_What is being asked_. From the first line of the data through the line containing "Ohio, site FCM3, 2019-08-29", return each line exactly.

_Extracted information_.
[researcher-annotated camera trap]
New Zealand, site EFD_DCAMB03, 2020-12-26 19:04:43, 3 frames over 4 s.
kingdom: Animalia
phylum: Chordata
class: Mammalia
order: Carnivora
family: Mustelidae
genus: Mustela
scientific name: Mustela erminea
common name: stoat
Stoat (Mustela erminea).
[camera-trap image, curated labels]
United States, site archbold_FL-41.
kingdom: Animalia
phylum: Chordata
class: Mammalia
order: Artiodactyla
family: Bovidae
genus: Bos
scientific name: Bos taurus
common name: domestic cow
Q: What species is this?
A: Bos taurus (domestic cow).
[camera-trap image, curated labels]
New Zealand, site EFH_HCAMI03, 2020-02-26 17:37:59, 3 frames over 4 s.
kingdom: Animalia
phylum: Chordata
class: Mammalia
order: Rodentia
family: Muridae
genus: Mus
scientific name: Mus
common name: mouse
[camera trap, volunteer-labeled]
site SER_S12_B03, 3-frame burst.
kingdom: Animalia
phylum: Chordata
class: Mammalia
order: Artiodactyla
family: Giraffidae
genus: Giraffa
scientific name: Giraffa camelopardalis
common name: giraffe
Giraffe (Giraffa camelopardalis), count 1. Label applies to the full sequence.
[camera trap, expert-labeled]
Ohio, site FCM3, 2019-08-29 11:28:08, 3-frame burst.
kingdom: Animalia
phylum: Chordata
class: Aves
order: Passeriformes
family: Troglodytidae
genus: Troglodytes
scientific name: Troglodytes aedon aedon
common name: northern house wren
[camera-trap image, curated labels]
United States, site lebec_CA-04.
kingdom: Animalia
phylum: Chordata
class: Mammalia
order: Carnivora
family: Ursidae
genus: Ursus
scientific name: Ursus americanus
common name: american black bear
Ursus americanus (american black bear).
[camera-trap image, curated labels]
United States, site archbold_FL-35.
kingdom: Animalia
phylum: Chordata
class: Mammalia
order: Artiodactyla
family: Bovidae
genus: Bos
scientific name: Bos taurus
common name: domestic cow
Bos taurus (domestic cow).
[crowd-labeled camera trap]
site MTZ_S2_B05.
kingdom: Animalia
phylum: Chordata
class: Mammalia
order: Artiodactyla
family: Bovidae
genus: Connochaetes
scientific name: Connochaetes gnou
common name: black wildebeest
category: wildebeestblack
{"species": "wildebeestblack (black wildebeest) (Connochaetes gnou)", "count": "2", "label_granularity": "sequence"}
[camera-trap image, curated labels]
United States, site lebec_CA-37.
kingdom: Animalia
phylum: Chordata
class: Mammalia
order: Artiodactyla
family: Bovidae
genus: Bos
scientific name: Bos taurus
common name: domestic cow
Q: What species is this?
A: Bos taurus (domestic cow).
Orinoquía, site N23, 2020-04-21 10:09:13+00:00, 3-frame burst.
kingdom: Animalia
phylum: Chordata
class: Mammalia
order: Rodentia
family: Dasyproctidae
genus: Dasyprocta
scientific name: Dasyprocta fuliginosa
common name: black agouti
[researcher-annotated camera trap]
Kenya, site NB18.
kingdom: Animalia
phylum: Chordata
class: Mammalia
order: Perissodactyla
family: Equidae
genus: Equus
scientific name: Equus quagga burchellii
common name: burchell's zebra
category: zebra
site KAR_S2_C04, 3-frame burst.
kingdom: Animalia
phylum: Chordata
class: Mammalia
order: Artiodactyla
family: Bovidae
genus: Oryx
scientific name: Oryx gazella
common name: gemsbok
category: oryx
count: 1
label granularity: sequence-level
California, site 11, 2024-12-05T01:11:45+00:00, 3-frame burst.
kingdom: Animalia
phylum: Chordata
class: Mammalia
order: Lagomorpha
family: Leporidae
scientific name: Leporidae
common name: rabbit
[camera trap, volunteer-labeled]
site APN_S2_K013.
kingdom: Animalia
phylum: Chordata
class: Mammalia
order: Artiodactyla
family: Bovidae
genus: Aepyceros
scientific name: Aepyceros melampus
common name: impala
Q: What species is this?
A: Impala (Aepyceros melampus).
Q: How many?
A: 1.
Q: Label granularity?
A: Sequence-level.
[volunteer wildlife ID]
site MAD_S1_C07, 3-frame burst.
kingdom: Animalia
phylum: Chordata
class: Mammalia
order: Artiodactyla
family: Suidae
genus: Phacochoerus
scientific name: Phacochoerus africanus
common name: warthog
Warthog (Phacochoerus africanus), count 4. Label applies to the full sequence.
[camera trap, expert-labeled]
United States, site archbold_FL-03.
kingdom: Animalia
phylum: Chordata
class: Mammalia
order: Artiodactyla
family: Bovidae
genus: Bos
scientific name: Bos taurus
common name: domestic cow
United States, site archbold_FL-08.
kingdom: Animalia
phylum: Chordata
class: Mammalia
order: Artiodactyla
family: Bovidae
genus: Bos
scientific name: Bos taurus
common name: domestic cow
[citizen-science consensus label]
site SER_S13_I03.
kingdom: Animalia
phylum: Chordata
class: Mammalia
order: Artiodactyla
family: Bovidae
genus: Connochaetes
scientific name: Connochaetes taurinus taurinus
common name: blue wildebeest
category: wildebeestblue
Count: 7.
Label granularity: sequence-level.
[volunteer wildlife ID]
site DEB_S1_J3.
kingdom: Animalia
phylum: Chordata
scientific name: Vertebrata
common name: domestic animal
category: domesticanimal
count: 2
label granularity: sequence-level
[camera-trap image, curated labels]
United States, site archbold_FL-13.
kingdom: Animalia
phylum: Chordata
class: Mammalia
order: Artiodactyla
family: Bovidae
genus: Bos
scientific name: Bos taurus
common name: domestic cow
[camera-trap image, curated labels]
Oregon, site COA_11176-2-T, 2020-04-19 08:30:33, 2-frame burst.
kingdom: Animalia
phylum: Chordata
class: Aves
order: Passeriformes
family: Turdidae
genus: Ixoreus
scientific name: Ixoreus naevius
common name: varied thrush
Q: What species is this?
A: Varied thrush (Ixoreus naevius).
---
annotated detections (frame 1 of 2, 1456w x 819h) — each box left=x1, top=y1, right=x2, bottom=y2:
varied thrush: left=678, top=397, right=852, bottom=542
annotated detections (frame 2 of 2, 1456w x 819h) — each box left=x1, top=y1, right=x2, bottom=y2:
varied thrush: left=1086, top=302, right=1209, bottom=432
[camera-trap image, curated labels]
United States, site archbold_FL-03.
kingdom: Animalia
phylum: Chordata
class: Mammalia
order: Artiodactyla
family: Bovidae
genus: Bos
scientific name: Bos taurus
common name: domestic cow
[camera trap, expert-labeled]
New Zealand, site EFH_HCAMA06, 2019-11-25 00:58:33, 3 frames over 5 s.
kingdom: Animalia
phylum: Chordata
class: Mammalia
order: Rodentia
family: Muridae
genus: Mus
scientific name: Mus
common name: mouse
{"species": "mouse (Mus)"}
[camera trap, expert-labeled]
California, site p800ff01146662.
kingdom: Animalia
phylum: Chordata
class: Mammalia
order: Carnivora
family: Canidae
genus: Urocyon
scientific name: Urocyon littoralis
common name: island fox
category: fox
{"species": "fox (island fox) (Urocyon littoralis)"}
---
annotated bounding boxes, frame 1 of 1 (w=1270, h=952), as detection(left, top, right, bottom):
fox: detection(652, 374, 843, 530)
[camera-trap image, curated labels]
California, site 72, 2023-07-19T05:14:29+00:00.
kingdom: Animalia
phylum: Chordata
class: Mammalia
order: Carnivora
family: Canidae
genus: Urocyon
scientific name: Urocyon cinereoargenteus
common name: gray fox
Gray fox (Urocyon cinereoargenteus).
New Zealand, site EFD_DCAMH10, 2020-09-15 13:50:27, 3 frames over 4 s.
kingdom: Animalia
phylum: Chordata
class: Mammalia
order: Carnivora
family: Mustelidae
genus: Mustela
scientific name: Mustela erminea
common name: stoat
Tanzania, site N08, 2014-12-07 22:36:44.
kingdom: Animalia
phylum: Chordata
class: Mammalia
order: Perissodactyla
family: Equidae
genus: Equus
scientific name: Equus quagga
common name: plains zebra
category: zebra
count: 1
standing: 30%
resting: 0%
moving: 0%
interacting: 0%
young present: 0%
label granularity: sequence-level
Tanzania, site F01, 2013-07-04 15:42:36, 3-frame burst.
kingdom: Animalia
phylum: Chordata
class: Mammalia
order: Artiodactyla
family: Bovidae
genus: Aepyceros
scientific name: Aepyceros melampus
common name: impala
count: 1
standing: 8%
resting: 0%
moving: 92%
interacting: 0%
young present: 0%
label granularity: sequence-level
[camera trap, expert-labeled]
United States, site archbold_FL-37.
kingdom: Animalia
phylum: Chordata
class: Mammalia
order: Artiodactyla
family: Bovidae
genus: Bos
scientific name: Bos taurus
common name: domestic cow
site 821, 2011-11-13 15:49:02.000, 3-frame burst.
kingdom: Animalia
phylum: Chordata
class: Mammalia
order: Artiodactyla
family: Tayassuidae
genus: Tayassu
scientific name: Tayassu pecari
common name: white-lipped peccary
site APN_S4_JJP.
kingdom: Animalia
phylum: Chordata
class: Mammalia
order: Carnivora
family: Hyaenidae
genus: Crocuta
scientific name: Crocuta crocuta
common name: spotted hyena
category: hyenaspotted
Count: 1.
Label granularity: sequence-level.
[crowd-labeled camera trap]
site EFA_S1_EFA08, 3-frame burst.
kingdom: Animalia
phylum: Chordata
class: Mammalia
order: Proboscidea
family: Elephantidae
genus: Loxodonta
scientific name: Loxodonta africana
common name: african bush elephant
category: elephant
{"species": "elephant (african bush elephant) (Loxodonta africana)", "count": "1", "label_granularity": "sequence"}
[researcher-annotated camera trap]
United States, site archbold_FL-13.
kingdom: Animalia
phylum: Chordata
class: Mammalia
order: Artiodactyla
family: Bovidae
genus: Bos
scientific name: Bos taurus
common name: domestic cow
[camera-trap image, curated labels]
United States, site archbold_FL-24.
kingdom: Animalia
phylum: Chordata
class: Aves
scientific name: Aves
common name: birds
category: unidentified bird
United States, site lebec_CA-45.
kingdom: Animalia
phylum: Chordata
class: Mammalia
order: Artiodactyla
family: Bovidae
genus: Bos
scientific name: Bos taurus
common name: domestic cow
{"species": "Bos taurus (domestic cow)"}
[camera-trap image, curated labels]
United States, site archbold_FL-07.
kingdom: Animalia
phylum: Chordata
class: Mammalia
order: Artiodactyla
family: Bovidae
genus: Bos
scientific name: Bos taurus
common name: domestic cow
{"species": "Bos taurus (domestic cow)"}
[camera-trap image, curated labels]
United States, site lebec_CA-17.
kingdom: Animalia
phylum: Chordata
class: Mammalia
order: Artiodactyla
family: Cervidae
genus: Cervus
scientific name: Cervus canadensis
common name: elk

_Result for this exercise_.
[researcher-annotated camera trap]
New Zealand, site EFD_DCAMB03, 2020-12-26 19:04:43, 3 frames over 4 s.
kingdom: Animalia
phylum: Chordata
class: Mammalia
order: Carnivora
family: Mustelidae
genus: Mustela
scientific name: Mustela erminea
common name: stoat
Stoat (Mustela erminea).
[camera-trap image, curated labels]
United States, site archbold_FL-41.
kingdom: Animalia
phylum: Chordata
class: Mammalia
order: Artiodactyla
family: Bovidae
genus: Bos
scientific name: Bos taurus
common name: domestic cow
Q: What species is this?
A: Bos taurus (domestic cow).
[camera-trap image, curated labels]
New Zealand, site EFH_HCAMI03, 2020-02-26 17:37:59, 3 frames over 4 s.
kingdom: Animalia
phylum: Chordata
class: Mammalia
order: Rodentia
family: Muridae
genus: Mus
scientific name: Mus
common name: mouse
[camera trap, volunteer-labeled]
site SER_S12_B03, 3-frame burst.
kingdom: Animalia
phylum: Chordata
class: Mammalia
order: Artiodactyla
family: Giraffidae
genus: Giraffa
scientific name: Giraffa camelopardalis
common name: giraffe
Giraffe (Giraffa camelopardalis), count 1. Label applies to the full sequence.
[camera trap, expert-labeled]
Ohio, site FCM3, 2019-08-29 11:28:08, 3-frame burst.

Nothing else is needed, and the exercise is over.